- **Supplied records**:

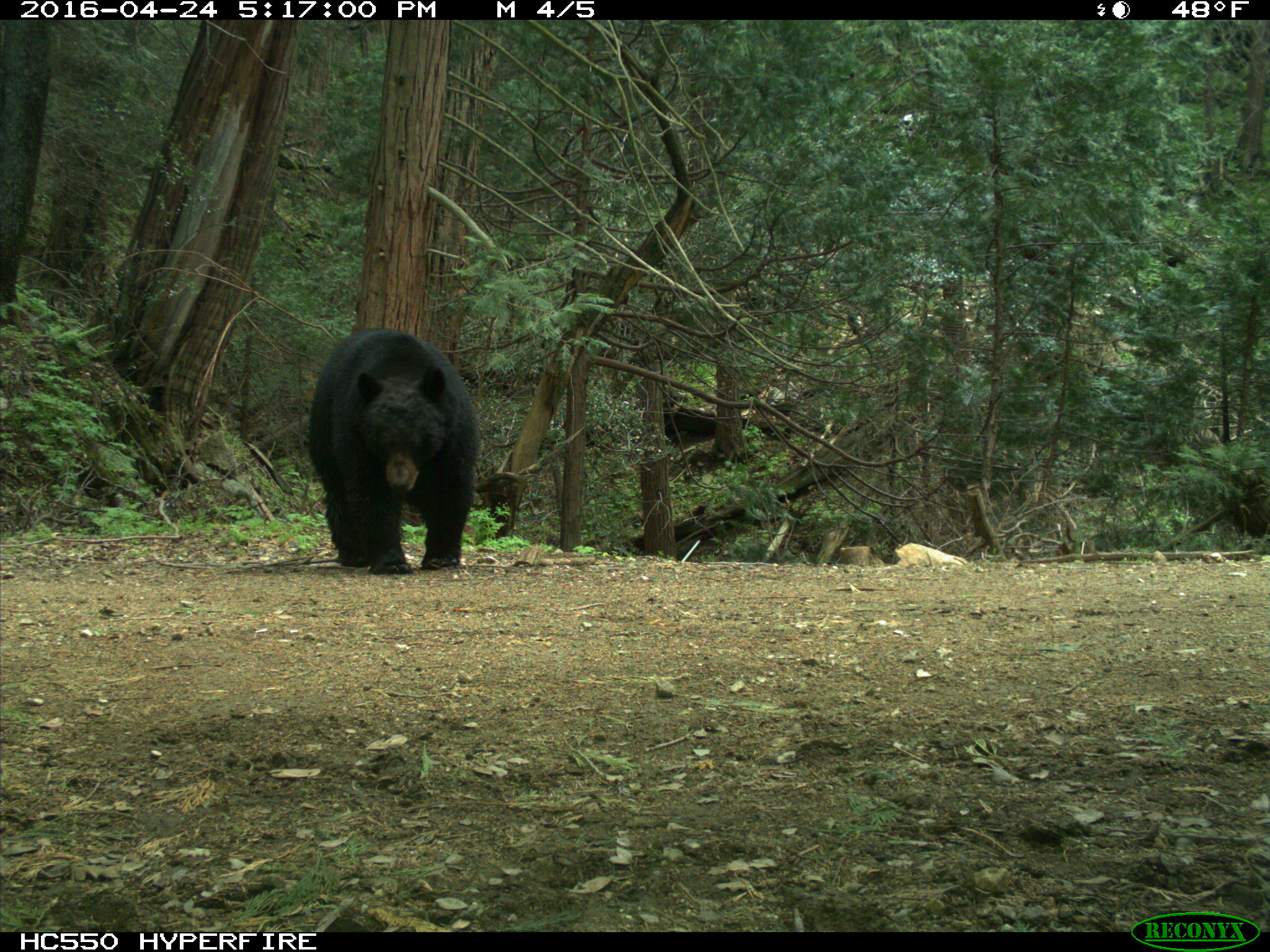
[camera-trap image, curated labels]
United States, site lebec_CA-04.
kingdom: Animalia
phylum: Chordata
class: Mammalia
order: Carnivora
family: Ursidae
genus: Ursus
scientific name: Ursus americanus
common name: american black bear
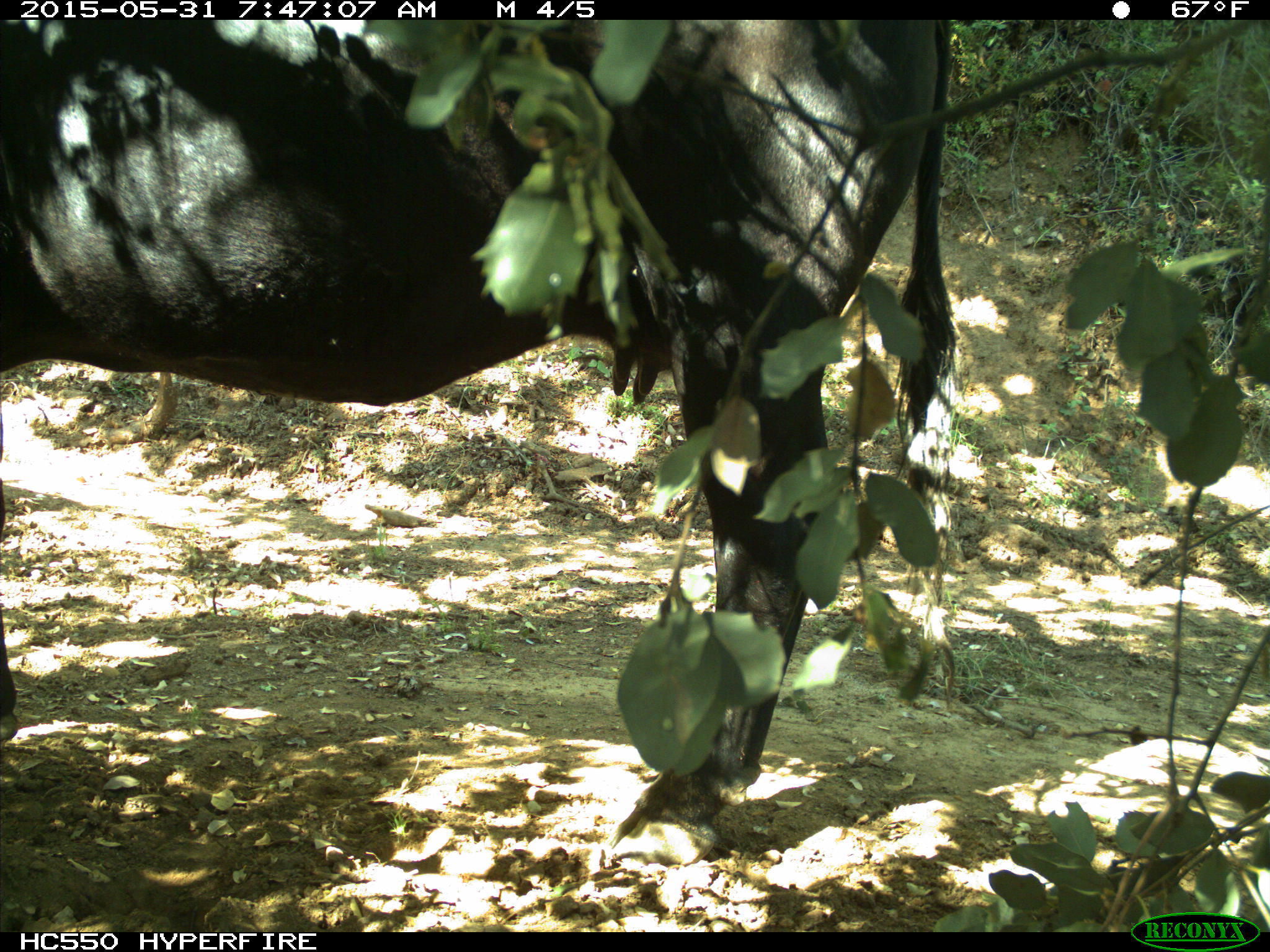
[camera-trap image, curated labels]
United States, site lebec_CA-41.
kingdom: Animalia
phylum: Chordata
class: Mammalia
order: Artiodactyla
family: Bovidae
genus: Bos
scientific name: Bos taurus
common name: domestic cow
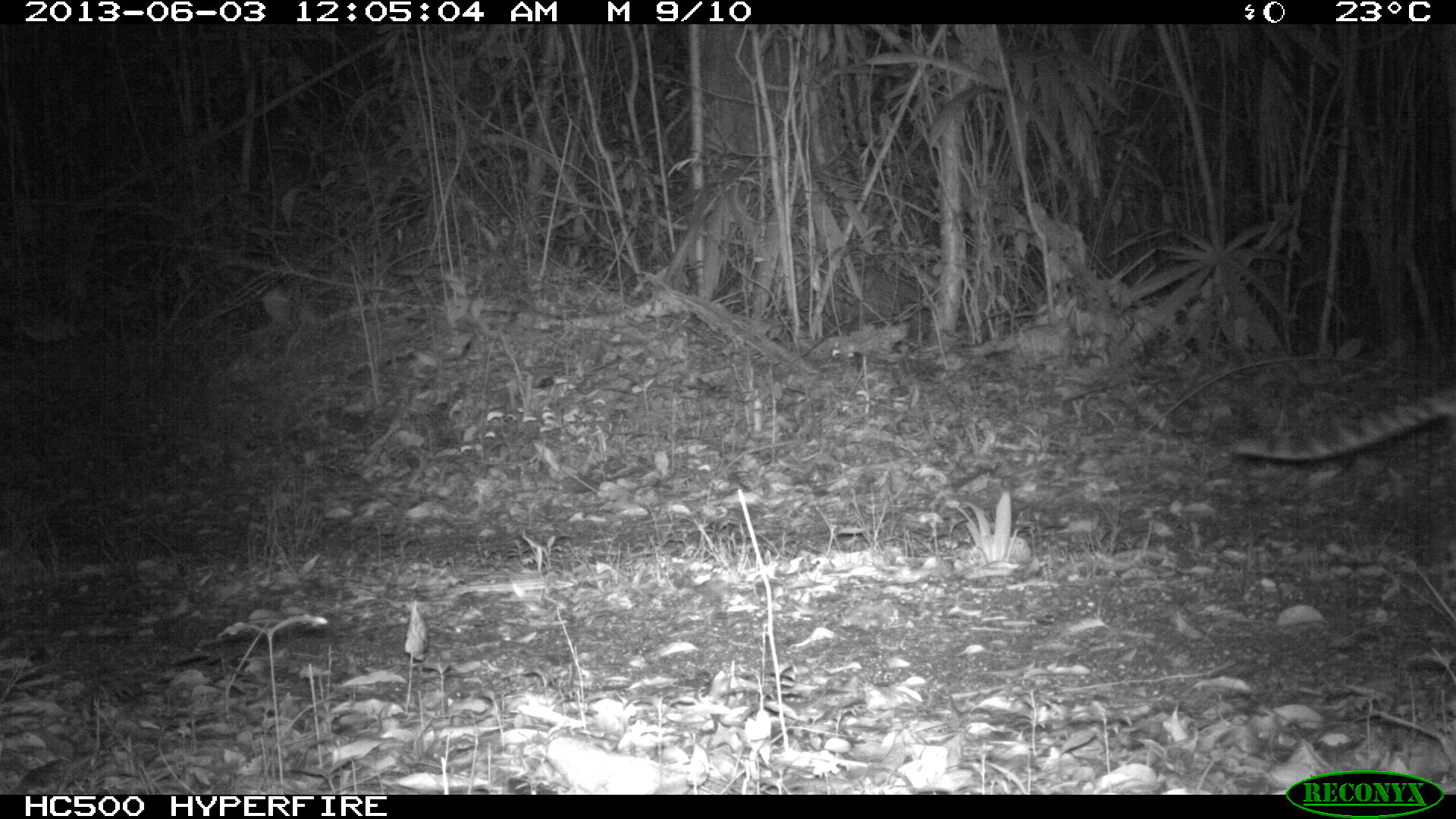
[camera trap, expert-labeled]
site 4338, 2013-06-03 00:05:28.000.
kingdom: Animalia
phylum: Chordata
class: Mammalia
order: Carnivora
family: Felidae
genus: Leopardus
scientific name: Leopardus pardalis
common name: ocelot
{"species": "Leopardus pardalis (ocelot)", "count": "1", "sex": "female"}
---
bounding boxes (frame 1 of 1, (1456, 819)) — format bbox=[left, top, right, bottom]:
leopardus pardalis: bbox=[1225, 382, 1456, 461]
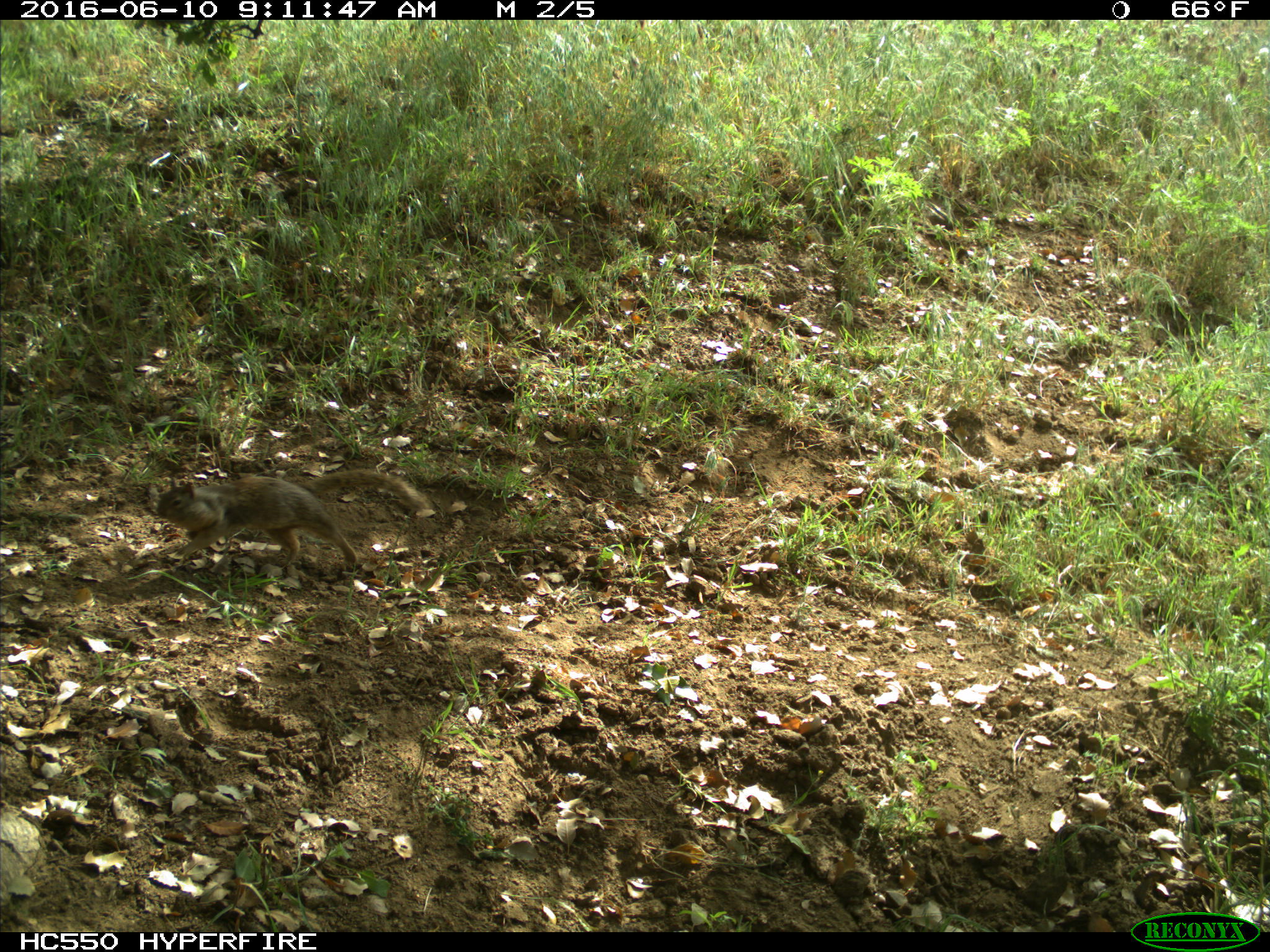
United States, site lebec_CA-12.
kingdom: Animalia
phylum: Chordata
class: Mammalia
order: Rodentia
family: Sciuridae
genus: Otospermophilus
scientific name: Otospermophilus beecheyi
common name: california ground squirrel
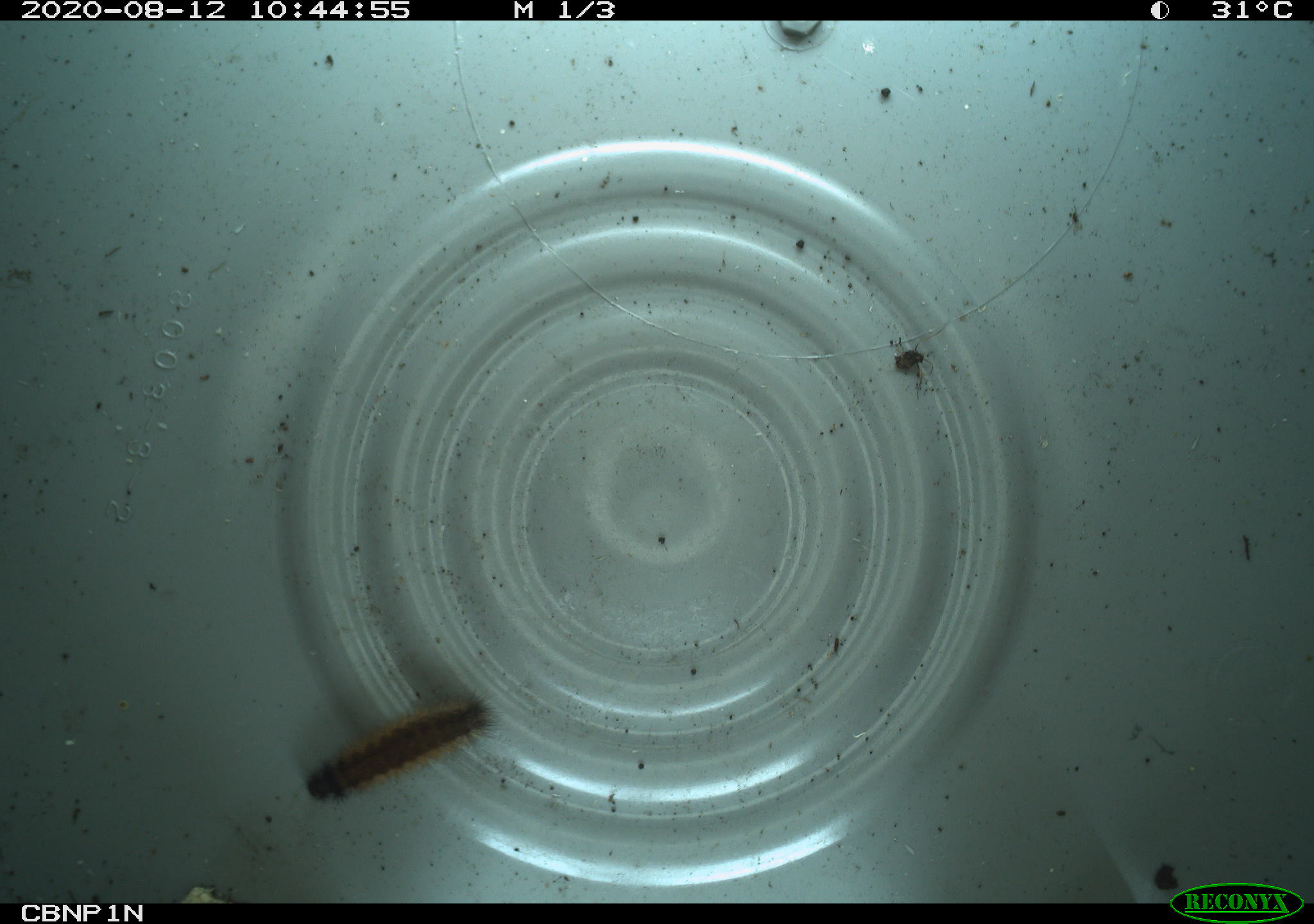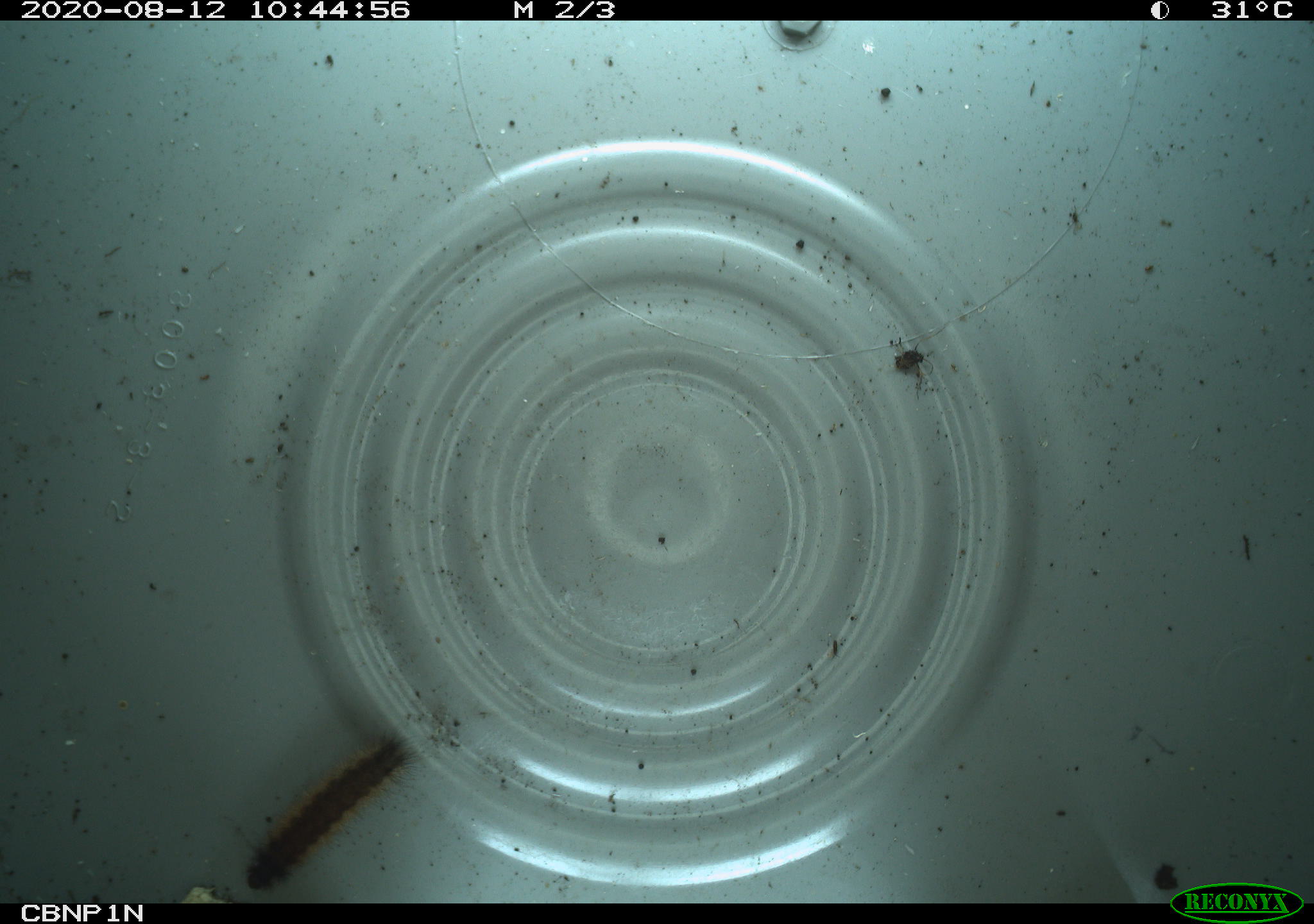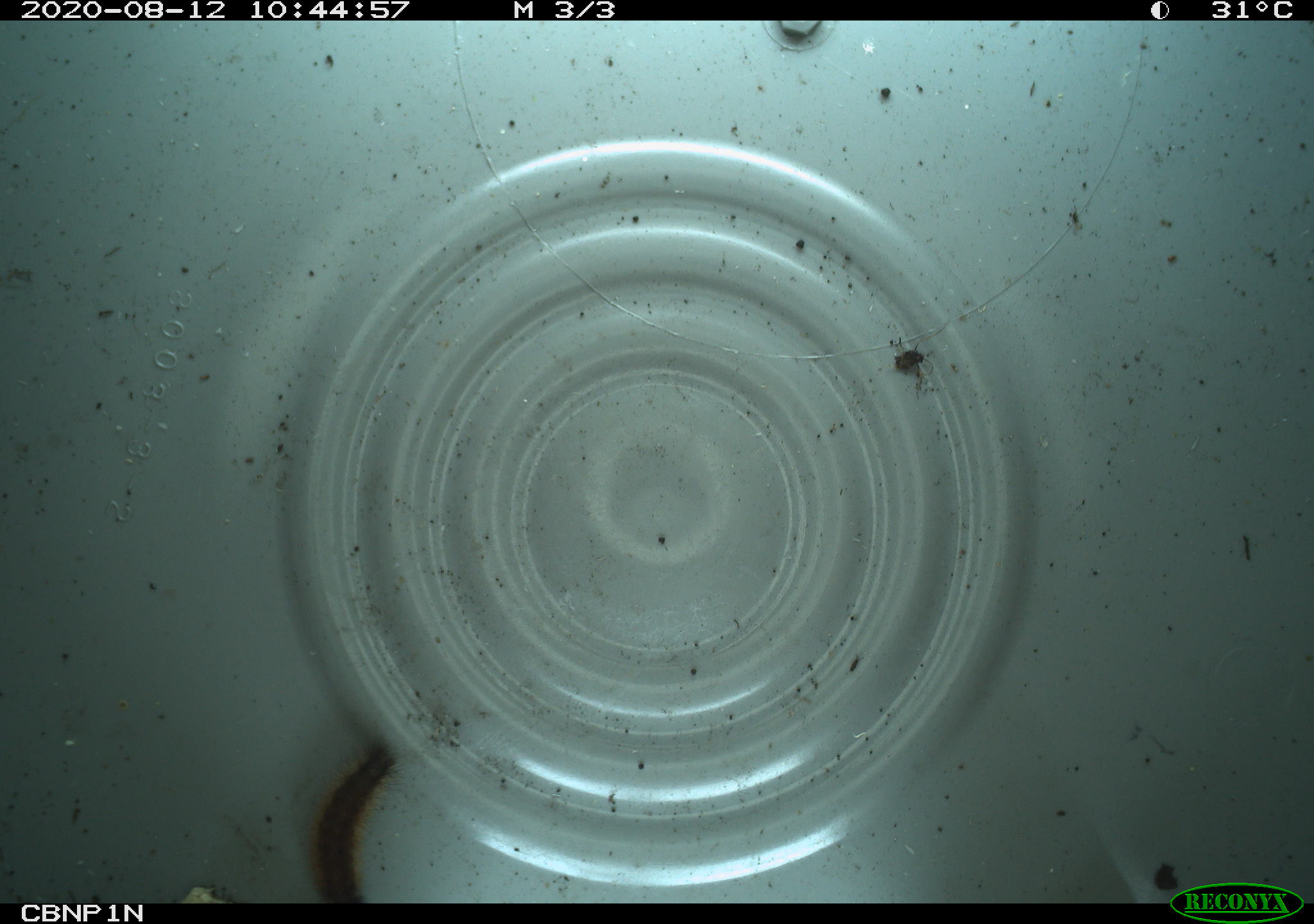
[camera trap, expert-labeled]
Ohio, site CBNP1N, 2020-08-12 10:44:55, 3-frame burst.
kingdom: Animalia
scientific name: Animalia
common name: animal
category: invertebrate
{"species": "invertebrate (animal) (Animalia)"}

- **What is needed**: Pictures excluded, give again exactly and only the lines of the material above from the line with "United States, site lebec_CA-04." through the line with "scientific name: Otospermophilus beecheyi".

- **Result**:
United States, site lebec_CA-04.
kingdom: Animalia
phylum: Chordata
class: Mammalia
order: Carnivora
family: Ursidae
genus: Ursus
scientific name: Ursus americanus
common name: american black bear
[camera-trap image, curated labels]
United States, site lebec_CA-41.
kingdom: Animalia
phylum: Chordata
class: Mammalia
order: Artiodactyla
family: Bovidae
genus: Bos
scientific name: Bos taurus
common name: domestic cow
[camera trap, expert-labeled]
site 4338, 2013-06-03 00:05:28.000.
kingdom: Animalia
phylum: Chordata
class: Mammalia
order: Carnivora
family: Felidae
genus: Leopardus
scientific name: Leopardus pardalis
common name: ocelot
{"species": "Leopardus pardalis (ocelot)", "count": "1", "sex": "female"}
---
bounding boxes (frame 1 of 1, (1456, 819)) — format bbox=[left, top, right, bottom]:
leopardus pardalis: bbox=[1225, 382, 1456, 461]
United States, site lebec_CA-12.
kingdom: Animalia
phylum: Chordata
class: Mammalia
order: Rodentia
family: Sciuridae
genus: Otospermophilus
scientific name: Otospermophilus beecheyi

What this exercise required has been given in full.